Moral mengenali esensi karakter sosial dari perkembangan bahasa anak. Tidak tepat jika harus dibandingkan dengan cara seorang anak berinteraksi dengan orang lain secara bahasa. Inilah gambaran yang Bruner coba tantang ketika ia menekankan ‘timbal-balik sosial antara ibu dan bayinya.’
Bahasa sebagai bentuk interaksi sosial, memiliki karakter normatif yang fundamental. Pemerolehan bahasa anak dari bentuk dan rutinitas interaksional merupakan sosialisasi secara bertahan menuju teknik normatif dalam hidup berbudaya.
Pengembangan Budaya Bahasa
Dalam konteks berbahasa, apa yang anak capai bukanlah perilaku yang ‘kasar’, tapi lebih merupakan teknik kultural. Seperti anak belajar cara berperilaku dalam lingkungannya sebagai suatu performa yang terkandung secara kultural.
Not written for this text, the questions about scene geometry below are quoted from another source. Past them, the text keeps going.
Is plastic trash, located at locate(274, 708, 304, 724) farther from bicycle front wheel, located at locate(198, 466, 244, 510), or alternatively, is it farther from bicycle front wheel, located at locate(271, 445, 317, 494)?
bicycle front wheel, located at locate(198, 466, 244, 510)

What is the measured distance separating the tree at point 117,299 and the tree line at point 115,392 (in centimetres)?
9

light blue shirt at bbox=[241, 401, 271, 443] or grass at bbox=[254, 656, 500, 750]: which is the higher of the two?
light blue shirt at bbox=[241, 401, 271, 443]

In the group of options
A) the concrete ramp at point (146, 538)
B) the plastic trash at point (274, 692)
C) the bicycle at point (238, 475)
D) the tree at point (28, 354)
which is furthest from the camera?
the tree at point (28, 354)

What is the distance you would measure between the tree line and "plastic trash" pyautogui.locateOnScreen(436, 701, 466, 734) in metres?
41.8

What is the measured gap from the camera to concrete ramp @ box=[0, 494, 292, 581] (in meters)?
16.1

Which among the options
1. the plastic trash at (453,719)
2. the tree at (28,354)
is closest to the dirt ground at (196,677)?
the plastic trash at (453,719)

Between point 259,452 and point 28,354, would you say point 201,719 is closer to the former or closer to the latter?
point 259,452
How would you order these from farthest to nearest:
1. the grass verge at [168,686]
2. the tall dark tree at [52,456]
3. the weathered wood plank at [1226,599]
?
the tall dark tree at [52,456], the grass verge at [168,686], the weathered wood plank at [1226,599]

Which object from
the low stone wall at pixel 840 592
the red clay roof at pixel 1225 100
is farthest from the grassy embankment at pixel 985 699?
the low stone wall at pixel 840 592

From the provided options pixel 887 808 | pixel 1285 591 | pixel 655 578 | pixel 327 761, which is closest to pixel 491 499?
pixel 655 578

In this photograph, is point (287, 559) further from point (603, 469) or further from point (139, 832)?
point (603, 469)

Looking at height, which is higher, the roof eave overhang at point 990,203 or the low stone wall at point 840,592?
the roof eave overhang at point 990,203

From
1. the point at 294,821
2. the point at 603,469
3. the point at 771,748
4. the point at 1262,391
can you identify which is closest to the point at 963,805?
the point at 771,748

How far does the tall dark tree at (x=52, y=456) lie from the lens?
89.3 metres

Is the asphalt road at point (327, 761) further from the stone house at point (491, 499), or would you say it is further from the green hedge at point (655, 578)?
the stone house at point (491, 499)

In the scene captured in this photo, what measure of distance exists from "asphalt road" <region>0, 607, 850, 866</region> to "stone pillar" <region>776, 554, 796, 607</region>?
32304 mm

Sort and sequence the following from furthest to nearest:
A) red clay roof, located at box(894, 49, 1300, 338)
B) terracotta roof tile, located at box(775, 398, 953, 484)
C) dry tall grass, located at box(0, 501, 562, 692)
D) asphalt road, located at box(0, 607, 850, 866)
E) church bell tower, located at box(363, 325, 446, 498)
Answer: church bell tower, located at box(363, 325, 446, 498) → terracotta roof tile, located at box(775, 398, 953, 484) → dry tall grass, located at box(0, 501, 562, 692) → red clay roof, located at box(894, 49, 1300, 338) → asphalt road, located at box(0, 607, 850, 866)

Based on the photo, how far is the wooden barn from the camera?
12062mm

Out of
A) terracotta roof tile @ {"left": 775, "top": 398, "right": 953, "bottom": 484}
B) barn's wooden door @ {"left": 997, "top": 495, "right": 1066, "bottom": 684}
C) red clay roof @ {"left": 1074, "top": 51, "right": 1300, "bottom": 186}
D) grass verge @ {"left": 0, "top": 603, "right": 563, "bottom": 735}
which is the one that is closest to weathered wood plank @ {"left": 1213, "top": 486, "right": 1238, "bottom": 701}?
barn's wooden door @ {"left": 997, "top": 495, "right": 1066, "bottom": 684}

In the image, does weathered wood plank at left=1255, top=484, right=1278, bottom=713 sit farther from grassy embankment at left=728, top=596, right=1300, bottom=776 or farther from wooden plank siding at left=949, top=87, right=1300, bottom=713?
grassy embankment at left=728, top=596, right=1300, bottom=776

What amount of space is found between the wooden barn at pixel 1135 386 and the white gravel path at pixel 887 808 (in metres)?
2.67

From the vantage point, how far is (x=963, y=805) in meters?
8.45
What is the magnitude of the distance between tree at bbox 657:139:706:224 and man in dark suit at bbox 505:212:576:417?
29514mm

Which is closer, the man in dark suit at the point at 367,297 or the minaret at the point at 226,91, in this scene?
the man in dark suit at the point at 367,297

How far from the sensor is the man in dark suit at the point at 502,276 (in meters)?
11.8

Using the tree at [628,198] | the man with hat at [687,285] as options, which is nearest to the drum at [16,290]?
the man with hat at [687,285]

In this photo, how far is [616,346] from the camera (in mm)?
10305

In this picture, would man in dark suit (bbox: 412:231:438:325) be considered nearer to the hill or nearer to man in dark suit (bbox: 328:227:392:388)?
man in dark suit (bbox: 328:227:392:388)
Singkatnya, anak tidak secara sederhana mengeluarkan suara vokal atau pola gestur tertentu: ia belajar bagaimana melakukan apa yang kita sebut ‘membicarakan’ suatu benda. Dengan cara yang sama, ia tidak hanya belajar untuk mengungkapkan suara saat ia menginginkan suatu tindakan dari ibunya, ia belajar bagaimana untuk ‘memintanya,’ seperti ‘meminta sesuatu’ merupakan lingkungan kultural yang dimilikinya, bahasa budaya miliknya.
Poinnya adalah pengembangan bahasa, seperti apa yang dikatakan Bruner adalah tentang mempelajari bagaimana melakukan sesuatu dengan kata-kata. Bagaimanapun, berdasarkan aspek apa ‘sesuatu’ itu muncul merupakan hal yang dibedakan oleh praktik refleksif dari lingkungan kultural dimana sang anak dibesarkan. Dengan kata lain, tentang nama misalnya, untuk mengetahui suatu nama adalah mengetahui apakah nama itu untuk kita, dalam languaculture kita, kita menggunakan nama, apa fungsi mereka, dan bagaimana kita menilai, memilih, mengubah dan secara umum memperlakukan mereka.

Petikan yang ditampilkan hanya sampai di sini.